Biomedical Engineering Knee Goniometer Team Wins NEBEC Student Competition
April 18, 2011
Biomedical Engineering students from Stevens Institute of Technology are keeping more athletes on the Astroturf by developing a device that monitors the angle of knee movement in injured players. This highly reliable method of assessing recovery after devastating knee injuries, most prevalent among athletes, can inform physicians and surgeons as to the best course of treatment. A presentation of their solution—a device called a knee goniometer—recently took first place in the 37th Annual Northeast Bioengineering Conference (NEBEC) Student Design Competition.
The goniometer, a microelectronic array of sensors that deduces the angle of knee movement, is the result of a Senior Design project involving Biomedical Engineering seniors Jaroslaw Lupinski, Patricia Roh, and Shing Cheung Yuen, and Varsha Menon, a first-year graduate student in BME. The concept for the device developed out of earlier work on knee angle measurement conducted by the team's advisor, Research Assistant Professor Antonio Valdevit.

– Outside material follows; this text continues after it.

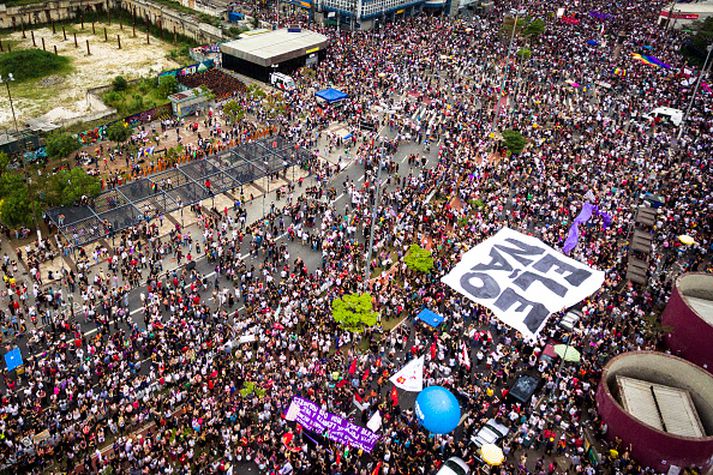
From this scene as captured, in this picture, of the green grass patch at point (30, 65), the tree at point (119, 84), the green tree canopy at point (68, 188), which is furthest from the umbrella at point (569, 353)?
the green grass patch at point (30, 65)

"We are proud of this team, who competed amongst 57 teams that represented 17 other Biomedical Engineering programs in the northeast," says Dr. Vikki Hazelwood, Industry Professor and Associate Program Director of Biomedical Engineering. "Their success is a tribute to their hard work and the unique approach Stevens offers in the Senior Design program, offering the students elements of entrepreneurship and practical technology development throughout their engineering education."
A torn ACL or PCL is a common, and dreaded, injury that can bench an athlete for months. While professional sports teams can afford the time and equipment to monitor their players' knee health during recovery to ensure ideal treatment, the average patient may not have access to the tools available to reveal how a torn ligament is healing.
"Physicians need an inexpensive way to study the knee that is also easy to use," Shing says. As opposed to current techniques involving complex systems in a static facility, the team's new measurement device is embedded within an everyday knee cuff. It is so mobile that athletes can wear it while practicing, allowing even non-injured players to constantly monitor their knee health.
The student team sees economic benefits for many stakeholders in the medical industry.
"We looked at the statistics and saw that in a year almost 300,000 ligament injuries occur, many requiring expensive surgeries," Varsha reports. "With the more accurate measurement we are providing, insurance companies can save money and patients can have better recovery by avoiding unnecessary surgeries."
The team reports that their goniometer received unexpected, positive attention from industry representatives at the NEBEC student competition.
"We thought it was just an academic poster competition," says Jaroslaw, who represented the team at NEBEC. "But it was actually an elevator pitch competition in disguise. It turned out that the five judges were all CEOs of companies in the biomedical device industry."
As a two-time Stevens elevator pitch competitor and a Technogenesis scholar, Jaroslaw was familiar with the language of industry and naturally tailored his presentation to the interests of potential investors. "We won first place because of all the other experiences I have had at Stevens pitching ideas to investors," he states.
The NEBEC win only enhances the already rewarding Senior Design experience for the students. "This project united biology, medicine, and engineering and allowed us as undergraduate students to really help physicians," Patricia claims. "We hope to get a patent and bring this product to the market."
The team is currently working towards patent disclosure and preparing for another competition: the International Society of Pharmaceutical Engineers New Jersey Chapter Student Poster Competition on April 21. If the team wins at these regionals, they have a chance to advance to the international competition later this year.
"Stevens has won the international competition for the last two years in a row," Jaroslaw says. "Hopefully we'll make it a three-year streak."
NEBEC, hosted at Rensselaer Polytechnic Institute in Troy, NY on April 1-3, introduced the student competition for the first time this year. The title of the team's winning presentation was, "Measuring Knee Compliance to Facilitate Post-Op Ligament Rehabilitation."